Social Media Analysis with Cloud Graph Database — Part 2
Community detection and visualization
We have discussed how to create graph with Neo4J in Part 1. If you haven’t read it yet, please read and follow the tutorial about how to create graph and calculate centrality in part 1 before continuing. This part will continue the discussion and the tutorial about data analysis using social media data in network perspective.
Community detection is the most common task that people do, while conducting analysis data from social media. We have many algorithms to performing that task. One of the most famous community detection algorithm is Louvain.
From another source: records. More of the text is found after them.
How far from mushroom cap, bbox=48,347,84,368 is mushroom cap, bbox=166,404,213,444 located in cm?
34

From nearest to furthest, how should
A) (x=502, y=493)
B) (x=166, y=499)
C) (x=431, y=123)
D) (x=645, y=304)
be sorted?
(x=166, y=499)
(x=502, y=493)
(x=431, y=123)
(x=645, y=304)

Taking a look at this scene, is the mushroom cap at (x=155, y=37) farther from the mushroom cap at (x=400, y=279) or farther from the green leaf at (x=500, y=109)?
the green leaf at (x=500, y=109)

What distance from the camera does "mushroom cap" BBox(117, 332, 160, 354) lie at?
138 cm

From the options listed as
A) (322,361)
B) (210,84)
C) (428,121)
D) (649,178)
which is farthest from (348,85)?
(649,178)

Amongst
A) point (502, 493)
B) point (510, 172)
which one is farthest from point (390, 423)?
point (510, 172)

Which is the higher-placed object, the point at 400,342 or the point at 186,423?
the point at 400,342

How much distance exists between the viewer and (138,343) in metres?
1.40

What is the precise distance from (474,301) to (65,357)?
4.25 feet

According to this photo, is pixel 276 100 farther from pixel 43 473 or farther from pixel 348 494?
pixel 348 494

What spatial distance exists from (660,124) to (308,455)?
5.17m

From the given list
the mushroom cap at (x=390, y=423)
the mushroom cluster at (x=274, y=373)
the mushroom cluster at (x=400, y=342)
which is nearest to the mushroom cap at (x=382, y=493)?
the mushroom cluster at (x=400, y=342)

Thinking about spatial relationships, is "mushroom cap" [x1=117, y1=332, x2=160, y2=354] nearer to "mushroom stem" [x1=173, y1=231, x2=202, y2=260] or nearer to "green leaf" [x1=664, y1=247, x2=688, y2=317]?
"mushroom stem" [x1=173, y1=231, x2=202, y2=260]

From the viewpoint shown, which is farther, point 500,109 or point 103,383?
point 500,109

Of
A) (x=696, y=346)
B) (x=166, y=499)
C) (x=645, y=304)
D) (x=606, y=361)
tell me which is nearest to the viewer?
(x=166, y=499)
The Louvain method is an algorithm designed for identifying communities within extensive networks. It aims to maximize a modularity score for each community, which measures the effectiveness of node assignments to communities by assessing the density of connections within each community relative to connections in a random network.
The Louvain algorithm operates as a hierarchical clustering technique, repeatedly combining communities into a single node and applying modularity clustering to the simplified graphs.
This tutorial will demonstrates how to implement Louvain community detection on retweet network that have been created in previous section.
The requirement for this section are below:
- Blank Graph Data Science Neo4j Sandbox;
- You have done with part 1, the retweet graph (rtGraph) has been projected and ready to be used;
Let’s do the community detection ……..
Check whether the graph is already projected
Firstly, we need to check whether the retweet graph has been projected, it can be done by call gds method to show list of available graphs.
call gds.graph.list
Result from that command will be the list of available graphs, like below.
If you dont see any graph on the result, that means you haven’t made a graph projection and need to do that.
Estimate the resources need to perform community detection
We can estimate the required resource for running community detection by execute this cypher.
CALL gds.louvain.write.estimate('rtGraph', { writeProperty: 'community' })
YIELD nodeCount, relationshipCount, bytesMin, bytesMax, requiredMemory
From the result, we know that the community detection task with retweet graph only require small memory, so this is not a heavy task.
Run the Louvain community detection
Graph data science (gds) addon provide function for community detection task.
CALL gds.louvain.stream('rtGraph')
YIELD nodeId, communityId, intermediateCommunityIds
RETURN gds.util.asNode(nodeId).name AS name, communityId
ORDER BY name ASC
After execute that cypher we will get list of node with community id on each of them. The result is as below.
we can find about how many communities found by passing this cypher on the Neo4J Browser.
CALL gds.louvain.stats('rtGraph')
YIELD communityCount
Graph visualization could help up to deliver the result of community detection, it is very intuitive, we just assigned color to the node based on community id. We need the community id to be written to the node as a new attribute.
CALL gds.louvain.write('rtGraph', { writeProperty: 'community' })
YIELD communityCount, modularity, modularities
After that cypher executed and finished, we will have new item on property key.
Visualizing the communities of user with Bloom
Bloom is a beautiful and expressive data visualization tool to quickly explore and freely interact with Neo4j’s graph data platform with no coding required. We can open Bloom from list of project, by choose Open with Bloom.
After loged in into Bloom, we will get the blank page. We need to define what to be displayed by choose the node and the relationship. We can configure visual aspec of the node such as color and size by click the node tab and configure it.
Rule based style is used to configure the graph visualization. We apply color to the nodes according to their community id, and also apply size based on indegree centrality value.
The graph visualization after applying the rule based style configuration is as below.
Recap
This section has demonstrated the steps of community detection and how to visualizing the graph with additional information about community and degree centrality. Those new calculated attributes of node is represented as different color and size of nodes. I hope this article will be useful and easy to follow. Thanks for your attention.